Le difficile juste prix

Un document de la Commission européenne, qui encadre les aides d’Etat, de février 2019 revient sur les dispositifs prévus par la France. On peut y lire qu’« en l’absence d’aide, et dans les conditions normales du marché, (…) le projet ne serait pas financièrement viable ». Deux types d’aides sont mises en place, une à l’investissement et l’autre au fonctionnement. La première, apportée par l’Ademe (Agence de l’environnement et de la maîtrise de l’énergie), correspond à un financement de 78 millions d’euros, dont la moitié comme subvention et l’autre en avances remboursables.

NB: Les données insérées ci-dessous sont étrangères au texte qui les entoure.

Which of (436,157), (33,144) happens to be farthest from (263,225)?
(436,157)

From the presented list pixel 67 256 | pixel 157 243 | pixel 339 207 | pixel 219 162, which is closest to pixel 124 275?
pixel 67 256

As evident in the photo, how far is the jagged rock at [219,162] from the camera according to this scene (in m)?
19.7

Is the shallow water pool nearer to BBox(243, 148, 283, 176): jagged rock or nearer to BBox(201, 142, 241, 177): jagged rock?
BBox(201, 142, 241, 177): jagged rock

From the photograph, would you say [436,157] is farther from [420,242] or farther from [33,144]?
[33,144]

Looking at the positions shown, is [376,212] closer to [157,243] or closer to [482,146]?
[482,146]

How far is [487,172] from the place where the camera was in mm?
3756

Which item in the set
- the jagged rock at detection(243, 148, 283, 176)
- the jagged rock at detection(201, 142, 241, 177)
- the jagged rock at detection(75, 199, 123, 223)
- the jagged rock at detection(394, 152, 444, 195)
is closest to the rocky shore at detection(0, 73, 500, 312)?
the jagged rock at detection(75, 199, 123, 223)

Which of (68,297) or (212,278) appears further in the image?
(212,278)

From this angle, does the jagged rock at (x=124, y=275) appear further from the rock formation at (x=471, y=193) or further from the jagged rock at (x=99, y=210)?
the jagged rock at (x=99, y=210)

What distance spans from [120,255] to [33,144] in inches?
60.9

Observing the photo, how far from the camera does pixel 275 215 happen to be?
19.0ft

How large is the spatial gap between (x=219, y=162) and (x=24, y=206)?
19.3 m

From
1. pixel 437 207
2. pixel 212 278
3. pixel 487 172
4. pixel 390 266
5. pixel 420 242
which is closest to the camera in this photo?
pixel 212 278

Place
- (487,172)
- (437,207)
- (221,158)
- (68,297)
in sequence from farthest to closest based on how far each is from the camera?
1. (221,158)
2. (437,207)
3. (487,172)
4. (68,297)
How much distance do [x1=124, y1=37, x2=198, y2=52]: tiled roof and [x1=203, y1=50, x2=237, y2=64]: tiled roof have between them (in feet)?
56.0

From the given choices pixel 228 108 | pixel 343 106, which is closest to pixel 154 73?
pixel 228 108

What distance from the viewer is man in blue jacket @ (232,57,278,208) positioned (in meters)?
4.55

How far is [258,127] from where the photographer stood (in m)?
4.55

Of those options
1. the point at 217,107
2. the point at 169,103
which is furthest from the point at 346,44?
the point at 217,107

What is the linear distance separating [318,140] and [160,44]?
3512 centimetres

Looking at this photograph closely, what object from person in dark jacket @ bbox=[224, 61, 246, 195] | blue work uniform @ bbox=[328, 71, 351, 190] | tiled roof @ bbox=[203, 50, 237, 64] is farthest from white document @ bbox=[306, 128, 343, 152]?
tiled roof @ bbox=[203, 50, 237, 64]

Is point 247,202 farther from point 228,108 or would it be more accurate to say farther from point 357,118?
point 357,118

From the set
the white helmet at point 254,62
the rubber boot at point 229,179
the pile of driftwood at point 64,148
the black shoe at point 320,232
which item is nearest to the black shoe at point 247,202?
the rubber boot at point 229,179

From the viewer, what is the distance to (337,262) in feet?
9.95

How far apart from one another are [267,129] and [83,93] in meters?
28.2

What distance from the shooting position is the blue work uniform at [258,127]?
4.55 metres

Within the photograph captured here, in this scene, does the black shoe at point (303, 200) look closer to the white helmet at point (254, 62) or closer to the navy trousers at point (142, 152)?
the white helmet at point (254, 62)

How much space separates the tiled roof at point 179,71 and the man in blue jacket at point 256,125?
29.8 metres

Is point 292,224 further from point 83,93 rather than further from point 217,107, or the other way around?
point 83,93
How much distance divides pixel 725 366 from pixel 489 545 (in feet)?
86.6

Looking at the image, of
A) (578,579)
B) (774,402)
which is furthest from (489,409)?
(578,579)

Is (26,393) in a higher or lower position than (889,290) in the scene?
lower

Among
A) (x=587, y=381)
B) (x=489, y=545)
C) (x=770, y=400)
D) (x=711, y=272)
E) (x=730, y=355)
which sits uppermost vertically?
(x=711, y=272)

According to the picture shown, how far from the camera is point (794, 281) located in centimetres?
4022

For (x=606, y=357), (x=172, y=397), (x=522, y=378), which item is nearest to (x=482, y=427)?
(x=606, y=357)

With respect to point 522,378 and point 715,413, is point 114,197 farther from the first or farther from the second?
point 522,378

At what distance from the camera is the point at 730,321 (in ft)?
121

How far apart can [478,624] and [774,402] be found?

La seconde prend « la forme d’un tarif d’achat d’électricité » fixé à 240 euros le mégawattheure quand le prix du marché, donné dans ce même document, est de 40 euros le MWh. « Le prix du marché est celui projeté par l’Etat et il le complète d’une aide », explique Laurent Vergnet. Le tarif de 240 euros/MWh « fait l’objet d’une indexation annuelle », précise le document. « Ce n’est pas appliqué, il faudrait maintenir la part de l’aide et augmenter celle du prix de l’électricité », plaide le dirigeant.

En mars 2023, EDF avait remporté un appel d’offres pour un parc éolien en mer, posé et non flottant, avec un prix de 44,9€/MWh. Ce qui avait fait grincer des dents certains investisseurs et producteurs qui espéraient que le critère technologique soit plus pris en compte que celui du prix, notamment pour le flottant qui n’est pas tout à fait à maturité. « Ne pas bouger la tension sur le critère prix conduit mécaniquement à fragiliser les capacités industrielles européennes », avançait alors à La Tribune, Mattias Vandenbulcke, responsable de la stratégie de France Energie Eolienne (FEE).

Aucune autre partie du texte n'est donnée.